Much, much worse than the awful visuals was the stone-eared, heavy-handed, noodling, clownish tripe served up by Animat as a soundtrack. I’m sure these guys are great musicians but a soundtrack is all about a dialogue with the visuals, not some monologue in a darkened bedroom. The result was a mixture of the blindingly obvious, putting jokey noises onto subtly humorous scenes and destroying them, or way off the dartboard sampling, such as Marvin Gaye’s sublime What’s Going On, or simply drowning out the dialogue. What were they thinking?

It’s a tribute to this beautiful film that I was still moved to tears at the end of it, despite the God awful picture quality, and the inept soundtrack.

The Brighton Moment at the Komedia

People who live in Brighton think Brighton is big and clever. Judging by the number of scribes who live here and write about it, this big and cleverness will live on long after the current crop is being squabbled over by the seagulls.

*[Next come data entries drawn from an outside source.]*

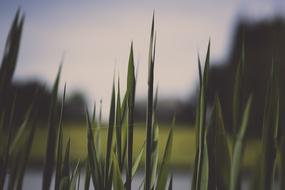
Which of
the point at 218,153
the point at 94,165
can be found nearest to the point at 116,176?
the point at 94,165

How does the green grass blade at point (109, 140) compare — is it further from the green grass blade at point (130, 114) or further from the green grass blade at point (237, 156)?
the green grass blade at point (237, 156)

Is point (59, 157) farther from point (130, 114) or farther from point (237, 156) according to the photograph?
point (237, 156)

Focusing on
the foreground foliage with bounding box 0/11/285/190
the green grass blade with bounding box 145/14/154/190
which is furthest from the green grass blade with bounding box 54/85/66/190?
the green grass blade with bounding box 145/14/154/190

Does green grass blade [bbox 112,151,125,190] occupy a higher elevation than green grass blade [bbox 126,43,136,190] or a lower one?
lower

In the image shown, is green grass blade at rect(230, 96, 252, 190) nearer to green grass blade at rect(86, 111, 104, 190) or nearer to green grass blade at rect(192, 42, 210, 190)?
green grass blade at rect(192, 42, 210, 190)

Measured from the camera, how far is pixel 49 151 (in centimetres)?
56

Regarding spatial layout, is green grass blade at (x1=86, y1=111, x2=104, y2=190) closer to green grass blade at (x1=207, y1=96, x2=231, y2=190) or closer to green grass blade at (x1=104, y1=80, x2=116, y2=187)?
green grass blade at (x1=104, y1=80, x2=116, y2=187)

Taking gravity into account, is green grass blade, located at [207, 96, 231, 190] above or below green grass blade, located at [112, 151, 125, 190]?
A: above

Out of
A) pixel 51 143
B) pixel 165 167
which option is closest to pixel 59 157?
pixel 51 143

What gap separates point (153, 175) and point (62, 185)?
122mm

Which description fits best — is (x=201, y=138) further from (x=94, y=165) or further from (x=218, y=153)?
(x=94, y=165)

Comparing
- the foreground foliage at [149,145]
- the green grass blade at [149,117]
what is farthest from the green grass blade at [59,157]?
the green grass blade at [149,117]

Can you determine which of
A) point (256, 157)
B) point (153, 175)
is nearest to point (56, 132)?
point (153, 175)

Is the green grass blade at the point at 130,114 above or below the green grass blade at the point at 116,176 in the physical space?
above
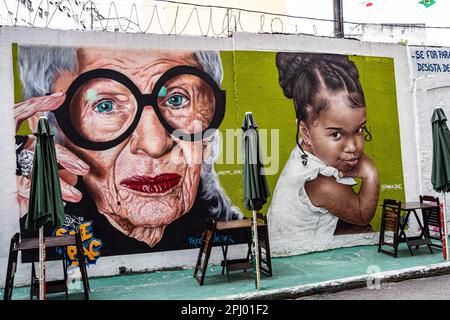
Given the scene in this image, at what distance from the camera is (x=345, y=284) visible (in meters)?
6.78

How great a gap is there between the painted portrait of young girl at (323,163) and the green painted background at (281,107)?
167 mm

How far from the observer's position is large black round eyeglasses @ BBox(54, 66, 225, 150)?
7.93 m

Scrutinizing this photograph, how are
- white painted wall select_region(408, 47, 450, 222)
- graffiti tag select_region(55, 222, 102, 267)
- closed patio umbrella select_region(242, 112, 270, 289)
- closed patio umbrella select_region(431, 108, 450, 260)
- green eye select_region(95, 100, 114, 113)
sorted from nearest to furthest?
closed patio umbrella select_region(242, 112, 270, 289) < graffiti tag select_region(55, 222, 102, 267) < closed patio umbrella select_region(431, 108, 450, 260) < green eye select_region(95, 100, 114, 113) < white painted wall select_region(408, 47, 450, 222)

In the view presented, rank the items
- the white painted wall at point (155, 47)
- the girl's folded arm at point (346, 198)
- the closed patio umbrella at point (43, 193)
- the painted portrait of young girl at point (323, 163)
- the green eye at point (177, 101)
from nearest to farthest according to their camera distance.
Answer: the closed patio umbrella at point (43, 193) < the white painted wall at point (155, 47) < the green eye at point (177, 101) < the painted portrait of young girl at point (323, 163) < the girl's folded arm at point (346, 198)

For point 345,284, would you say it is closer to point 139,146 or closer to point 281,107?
point 281,107

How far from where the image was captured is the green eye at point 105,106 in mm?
8047

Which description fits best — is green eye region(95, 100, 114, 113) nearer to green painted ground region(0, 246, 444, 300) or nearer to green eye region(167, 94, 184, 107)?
green eye region(167, 94, 184, 107)

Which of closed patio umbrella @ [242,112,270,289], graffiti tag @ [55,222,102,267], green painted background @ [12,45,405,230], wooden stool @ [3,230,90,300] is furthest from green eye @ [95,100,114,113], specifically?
closed patio umbrella @ [242,112,270,289]

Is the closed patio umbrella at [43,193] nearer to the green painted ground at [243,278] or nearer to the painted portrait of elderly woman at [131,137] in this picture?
the green painted ground at [243,278]

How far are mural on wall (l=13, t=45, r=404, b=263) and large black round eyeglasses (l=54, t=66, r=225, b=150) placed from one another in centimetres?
2

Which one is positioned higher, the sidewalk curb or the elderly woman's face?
the elderly woman's face

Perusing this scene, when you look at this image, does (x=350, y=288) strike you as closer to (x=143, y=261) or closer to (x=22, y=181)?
(x=143, y=261)

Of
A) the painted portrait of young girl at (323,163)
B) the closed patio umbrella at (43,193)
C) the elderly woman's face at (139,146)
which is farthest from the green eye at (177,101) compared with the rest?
the closed patio umbrella at (43,193)

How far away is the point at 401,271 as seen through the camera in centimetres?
716
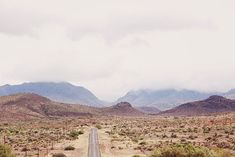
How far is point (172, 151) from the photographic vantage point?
46.2 meters

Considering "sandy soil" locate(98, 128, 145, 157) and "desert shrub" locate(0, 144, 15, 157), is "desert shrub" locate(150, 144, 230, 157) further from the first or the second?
"sandy soil" locate(98, 128, 145, 157)

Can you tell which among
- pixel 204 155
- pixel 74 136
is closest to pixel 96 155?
pixel 204 155

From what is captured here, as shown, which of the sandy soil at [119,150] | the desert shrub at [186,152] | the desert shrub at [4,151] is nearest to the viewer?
the desert shrub at [186,152]

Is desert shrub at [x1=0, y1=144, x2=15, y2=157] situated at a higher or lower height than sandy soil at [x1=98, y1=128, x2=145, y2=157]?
higher

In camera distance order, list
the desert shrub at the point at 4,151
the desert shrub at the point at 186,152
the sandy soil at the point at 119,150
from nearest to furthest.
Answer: the desert shrub at the point at 186,152
the desert shrub at the point at 4,151
the sandy soil at the point at 119,150

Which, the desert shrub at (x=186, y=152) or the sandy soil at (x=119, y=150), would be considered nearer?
the desert shrub at (x=186, y=152)

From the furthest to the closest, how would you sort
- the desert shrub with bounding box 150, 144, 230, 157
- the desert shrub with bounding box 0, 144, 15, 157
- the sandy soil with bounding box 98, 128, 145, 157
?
1. the sandy soil with bounding box 98, 128, 145, 157
2. the desert shrub with bounding box 0, 144, 15, 157
3. the desert shrub with bounding box 150, 144, 230, 157

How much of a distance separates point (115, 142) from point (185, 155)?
4312 centimetres

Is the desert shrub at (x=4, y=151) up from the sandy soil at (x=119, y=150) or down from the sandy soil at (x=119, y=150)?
up

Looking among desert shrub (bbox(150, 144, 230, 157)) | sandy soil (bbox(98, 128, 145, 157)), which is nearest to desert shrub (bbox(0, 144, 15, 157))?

Having evolved in three years from a cosy fringe event at Joogleberry Playhouse, to its current ability to effortlessly fill the 300 seats of the Kommedia, The producers of The Brighton Moment Susanna Jones and Alison MacLoud have done great things with an event that this year is now officially part of the Brighton Festival. (I noticed Andrew Comben, incoming Festival supremo, present and correct.)

And, frankly, damn right it should be too. Where else can you hear a burst of something like 18 excellent authors reading their own material all focused on one theme? And what other English city could produce it? The variety of material and the change in voices meant the literary longueurs were rare, and the delights were many.

Hosted by Annabel Giles, who managed to be both ramshackle and slick, the event attracted a flock of Brighton’s finest scribes. Tanya Murray, who I’d seen read once before, is fairly new and largely unpublished. She “used to be a man but gave it up”, and for my money Murray is an authentic Brighton voice, and a talent to watch.

Next year’s Brighton Moment may extend beyond one night. If it does, you should seize that moment, and see it.